Filter the material, keeping only lines with the word "maine".

◇ ◇ ◇ ◇ ◇

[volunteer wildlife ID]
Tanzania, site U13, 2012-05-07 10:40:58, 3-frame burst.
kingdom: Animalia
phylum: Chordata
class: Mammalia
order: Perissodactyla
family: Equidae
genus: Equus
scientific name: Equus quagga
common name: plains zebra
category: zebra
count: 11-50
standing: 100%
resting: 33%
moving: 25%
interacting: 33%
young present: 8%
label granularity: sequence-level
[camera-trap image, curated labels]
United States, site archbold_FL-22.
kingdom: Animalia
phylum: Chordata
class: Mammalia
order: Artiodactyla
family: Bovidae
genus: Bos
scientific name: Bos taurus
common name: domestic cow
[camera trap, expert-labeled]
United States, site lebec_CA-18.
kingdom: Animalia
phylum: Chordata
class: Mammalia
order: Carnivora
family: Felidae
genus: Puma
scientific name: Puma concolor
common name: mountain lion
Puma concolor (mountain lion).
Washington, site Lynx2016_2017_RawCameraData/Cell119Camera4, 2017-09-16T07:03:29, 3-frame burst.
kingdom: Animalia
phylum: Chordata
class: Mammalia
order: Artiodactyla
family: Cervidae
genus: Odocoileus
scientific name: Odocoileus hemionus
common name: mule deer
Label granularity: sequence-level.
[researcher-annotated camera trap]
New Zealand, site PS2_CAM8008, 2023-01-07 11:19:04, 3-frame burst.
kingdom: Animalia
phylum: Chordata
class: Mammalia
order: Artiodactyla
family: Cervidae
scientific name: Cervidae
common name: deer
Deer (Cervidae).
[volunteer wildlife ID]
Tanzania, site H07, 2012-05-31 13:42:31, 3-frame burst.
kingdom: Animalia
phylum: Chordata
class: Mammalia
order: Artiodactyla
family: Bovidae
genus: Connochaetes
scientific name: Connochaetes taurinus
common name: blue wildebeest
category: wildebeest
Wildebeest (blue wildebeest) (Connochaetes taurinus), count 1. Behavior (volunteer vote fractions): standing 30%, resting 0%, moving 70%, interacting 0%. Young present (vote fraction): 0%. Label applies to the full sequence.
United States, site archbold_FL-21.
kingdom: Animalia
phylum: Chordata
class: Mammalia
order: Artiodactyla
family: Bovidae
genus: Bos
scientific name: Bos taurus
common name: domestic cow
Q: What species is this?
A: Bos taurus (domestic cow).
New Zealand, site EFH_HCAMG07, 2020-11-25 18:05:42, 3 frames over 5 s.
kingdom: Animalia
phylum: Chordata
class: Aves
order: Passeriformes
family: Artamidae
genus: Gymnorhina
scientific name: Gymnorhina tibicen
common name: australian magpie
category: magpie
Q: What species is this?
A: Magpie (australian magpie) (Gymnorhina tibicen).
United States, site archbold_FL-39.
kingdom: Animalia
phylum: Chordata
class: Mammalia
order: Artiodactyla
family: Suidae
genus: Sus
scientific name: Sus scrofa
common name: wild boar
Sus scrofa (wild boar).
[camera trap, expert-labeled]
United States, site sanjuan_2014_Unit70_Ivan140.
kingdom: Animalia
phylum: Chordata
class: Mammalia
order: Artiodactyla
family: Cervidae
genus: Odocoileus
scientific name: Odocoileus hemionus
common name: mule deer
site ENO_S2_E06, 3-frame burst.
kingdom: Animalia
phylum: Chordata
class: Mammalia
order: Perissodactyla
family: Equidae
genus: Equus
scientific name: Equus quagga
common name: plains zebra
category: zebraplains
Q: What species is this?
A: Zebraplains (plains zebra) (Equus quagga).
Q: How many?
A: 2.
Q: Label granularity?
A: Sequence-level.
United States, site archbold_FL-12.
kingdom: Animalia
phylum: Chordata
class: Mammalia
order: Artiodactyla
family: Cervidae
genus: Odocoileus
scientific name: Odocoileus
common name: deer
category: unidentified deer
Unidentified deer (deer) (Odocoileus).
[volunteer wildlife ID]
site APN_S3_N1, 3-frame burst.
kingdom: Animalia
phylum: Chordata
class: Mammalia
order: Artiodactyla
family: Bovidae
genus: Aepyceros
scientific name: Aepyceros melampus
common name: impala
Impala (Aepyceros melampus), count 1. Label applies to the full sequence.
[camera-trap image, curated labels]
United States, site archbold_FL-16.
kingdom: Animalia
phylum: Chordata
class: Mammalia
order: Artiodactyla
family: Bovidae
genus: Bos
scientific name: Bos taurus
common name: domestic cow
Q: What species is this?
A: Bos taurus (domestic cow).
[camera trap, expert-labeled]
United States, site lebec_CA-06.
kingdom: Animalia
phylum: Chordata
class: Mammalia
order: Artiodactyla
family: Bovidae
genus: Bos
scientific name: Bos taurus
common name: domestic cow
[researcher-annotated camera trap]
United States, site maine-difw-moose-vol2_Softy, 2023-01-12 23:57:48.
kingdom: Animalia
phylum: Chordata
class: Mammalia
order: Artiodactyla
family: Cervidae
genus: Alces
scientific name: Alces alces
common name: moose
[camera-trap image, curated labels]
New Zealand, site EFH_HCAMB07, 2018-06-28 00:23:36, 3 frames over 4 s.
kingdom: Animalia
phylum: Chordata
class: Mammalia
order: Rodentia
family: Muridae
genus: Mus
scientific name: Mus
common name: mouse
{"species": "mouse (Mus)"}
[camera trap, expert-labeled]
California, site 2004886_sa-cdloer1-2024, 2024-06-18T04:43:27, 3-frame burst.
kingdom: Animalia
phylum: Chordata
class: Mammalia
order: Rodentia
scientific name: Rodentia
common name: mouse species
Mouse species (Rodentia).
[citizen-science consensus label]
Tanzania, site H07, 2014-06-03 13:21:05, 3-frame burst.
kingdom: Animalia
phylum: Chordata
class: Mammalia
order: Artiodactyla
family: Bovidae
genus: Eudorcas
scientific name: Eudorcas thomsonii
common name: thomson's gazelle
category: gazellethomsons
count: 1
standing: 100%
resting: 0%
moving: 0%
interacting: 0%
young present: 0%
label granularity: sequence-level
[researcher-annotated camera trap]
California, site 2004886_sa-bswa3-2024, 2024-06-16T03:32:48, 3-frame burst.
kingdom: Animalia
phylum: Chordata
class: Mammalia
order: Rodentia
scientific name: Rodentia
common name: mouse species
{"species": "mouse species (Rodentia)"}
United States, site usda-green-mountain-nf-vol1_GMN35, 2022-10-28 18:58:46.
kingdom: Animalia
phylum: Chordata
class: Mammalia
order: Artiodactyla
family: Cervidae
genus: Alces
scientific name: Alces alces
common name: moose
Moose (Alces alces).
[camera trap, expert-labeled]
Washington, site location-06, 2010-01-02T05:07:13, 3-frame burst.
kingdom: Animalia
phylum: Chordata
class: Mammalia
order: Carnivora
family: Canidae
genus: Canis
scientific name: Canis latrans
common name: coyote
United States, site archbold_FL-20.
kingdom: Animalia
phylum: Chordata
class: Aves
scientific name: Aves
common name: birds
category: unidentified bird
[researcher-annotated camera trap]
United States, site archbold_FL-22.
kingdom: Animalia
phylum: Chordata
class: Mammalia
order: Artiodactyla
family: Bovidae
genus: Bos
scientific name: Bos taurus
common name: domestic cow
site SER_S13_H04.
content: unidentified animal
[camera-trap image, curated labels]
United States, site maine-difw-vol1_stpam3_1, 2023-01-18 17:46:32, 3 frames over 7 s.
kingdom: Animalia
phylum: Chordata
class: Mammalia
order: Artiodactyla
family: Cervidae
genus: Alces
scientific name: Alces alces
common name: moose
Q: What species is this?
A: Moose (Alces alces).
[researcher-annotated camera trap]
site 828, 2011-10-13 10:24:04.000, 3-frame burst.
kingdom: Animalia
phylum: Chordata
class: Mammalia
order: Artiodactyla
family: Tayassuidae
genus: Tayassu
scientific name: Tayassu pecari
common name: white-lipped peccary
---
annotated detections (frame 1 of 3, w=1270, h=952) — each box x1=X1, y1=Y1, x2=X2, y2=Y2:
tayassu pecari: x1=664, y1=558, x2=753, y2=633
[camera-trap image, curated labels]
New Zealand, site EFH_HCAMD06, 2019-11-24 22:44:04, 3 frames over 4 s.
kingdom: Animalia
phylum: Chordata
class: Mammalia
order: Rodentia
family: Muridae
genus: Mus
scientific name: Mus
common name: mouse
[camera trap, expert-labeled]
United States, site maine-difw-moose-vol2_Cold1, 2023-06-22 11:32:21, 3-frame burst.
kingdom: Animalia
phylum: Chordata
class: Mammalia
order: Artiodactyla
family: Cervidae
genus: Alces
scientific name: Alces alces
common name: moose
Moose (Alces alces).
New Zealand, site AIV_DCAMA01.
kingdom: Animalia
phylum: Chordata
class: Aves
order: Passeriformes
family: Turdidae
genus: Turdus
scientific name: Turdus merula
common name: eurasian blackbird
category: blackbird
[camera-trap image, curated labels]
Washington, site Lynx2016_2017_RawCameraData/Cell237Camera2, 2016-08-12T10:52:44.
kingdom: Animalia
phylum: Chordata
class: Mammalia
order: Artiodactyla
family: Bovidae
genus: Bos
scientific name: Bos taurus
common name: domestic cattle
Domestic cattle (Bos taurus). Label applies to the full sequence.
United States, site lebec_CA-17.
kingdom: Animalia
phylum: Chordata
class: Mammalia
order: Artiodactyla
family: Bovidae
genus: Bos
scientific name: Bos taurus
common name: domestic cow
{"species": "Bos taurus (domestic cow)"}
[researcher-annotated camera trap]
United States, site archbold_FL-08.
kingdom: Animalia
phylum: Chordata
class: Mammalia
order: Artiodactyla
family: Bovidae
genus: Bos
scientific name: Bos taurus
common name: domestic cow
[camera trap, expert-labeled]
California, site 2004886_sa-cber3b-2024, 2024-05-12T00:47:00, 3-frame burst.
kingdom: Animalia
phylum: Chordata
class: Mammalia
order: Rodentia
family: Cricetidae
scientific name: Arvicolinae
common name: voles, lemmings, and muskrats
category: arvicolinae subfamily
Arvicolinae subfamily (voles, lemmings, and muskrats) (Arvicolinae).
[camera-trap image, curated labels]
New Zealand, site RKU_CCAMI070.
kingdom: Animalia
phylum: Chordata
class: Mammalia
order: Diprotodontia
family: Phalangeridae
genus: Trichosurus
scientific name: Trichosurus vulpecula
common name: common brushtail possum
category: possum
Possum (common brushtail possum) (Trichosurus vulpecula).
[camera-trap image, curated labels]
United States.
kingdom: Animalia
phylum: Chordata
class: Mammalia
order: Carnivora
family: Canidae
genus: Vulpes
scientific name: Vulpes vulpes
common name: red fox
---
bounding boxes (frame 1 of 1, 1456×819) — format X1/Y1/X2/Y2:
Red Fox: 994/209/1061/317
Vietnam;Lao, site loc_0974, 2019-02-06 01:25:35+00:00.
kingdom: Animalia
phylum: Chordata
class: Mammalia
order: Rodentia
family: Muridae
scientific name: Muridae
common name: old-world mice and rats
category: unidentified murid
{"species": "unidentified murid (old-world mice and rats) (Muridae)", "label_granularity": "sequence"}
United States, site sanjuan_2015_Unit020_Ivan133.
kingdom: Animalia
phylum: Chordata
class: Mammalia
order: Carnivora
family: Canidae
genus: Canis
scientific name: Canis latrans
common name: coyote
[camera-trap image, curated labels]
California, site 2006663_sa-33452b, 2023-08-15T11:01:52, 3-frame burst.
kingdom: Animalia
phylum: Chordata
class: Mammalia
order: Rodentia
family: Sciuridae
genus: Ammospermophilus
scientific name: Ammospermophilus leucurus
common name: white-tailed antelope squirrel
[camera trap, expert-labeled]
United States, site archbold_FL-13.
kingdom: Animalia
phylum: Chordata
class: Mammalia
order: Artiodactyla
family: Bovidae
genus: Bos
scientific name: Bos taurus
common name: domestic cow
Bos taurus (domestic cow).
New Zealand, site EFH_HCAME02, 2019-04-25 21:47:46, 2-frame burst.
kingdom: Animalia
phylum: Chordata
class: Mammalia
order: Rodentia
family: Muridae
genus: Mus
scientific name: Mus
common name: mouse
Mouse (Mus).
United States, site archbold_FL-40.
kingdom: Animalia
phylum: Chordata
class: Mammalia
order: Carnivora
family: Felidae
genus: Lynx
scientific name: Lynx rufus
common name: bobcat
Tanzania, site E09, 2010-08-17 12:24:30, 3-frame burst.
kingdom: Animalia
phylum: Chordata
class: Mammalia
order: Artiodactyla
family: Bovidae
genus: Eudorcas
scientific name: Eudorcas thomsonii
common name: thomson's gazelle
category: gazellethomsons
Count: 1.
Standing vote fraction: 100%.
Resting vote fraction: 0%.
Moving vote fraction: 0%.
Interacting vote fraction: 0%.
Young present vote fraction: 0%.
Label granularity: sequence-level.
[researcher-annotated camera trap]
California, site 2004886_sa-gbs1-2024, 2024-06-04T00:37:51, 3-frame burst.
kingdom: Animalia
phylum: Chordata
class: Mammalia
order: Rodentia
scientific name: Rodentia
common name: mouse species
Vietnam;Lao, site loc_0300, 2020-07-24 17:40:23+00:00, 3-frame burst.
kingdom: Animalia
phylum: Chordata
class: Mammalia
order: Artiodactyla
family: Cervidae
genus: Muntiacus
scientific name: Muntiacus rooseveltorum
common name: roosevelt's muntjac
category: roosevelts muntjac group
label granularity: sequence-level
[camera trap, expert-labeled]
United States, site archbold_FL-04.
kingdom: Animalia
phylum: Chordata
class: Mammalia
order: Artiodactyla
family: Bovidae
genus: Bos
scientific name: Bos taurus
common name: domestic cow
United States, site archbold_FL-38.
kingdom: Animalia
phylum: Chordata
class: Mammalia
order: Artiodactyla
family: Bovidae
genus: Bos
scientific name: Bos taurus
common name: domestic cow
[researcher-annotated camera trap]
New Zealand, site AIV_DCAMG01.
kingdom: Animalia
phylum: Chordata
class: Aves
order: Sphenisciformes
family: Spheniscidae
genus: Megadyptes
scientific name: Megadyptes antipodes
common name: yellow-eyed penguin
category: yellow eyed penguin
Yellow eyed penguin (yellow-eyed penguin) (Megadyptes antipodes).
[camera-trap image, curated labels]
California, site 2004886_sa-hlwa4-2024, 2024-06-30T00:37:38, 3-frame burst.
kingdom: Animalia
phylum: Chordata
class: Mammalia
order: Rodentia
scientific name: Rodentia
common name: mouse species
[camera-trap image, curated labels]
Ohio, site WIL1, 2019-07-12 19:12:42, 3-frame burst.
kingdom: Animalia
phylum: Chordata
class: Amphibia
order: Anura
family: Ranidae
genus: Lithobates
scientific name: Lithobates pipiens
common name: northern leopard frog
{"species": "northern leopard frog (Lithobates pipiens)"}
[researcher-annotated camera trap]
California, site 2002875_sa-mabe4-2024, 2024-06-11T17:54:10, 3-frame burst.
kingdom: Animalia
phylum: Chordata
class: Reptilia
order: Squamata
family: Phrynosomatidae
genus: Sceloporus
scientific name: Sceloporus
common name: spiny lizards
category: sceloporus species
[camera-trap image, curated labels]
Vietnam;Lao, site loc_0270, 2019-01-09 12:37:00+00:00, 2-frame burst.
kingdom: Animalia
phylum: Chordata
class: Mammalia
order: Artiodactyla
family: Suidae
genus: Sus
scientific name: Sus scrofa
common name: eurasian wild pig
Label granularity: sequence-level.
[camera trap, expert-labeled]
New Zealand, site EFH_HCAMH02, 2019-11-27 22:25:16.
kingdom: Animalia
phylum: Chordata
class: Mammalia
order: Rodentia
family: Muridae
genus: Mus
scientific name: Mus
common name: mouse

◇ ◇ ◇ ◇ ◇

- TASK SOLUTION:
United States, site maine-difw-moose-vol2_Softy, 2023-01-12 23:57:48.
United States, site maine-difw-vol1_stpam3_1, 2023-01-18 17:46:32, 3 frames over 7 s.
United States, site maine-difw-moose-vol2_Cold1, 2023-06-22 11:32:21, 3-frame burst.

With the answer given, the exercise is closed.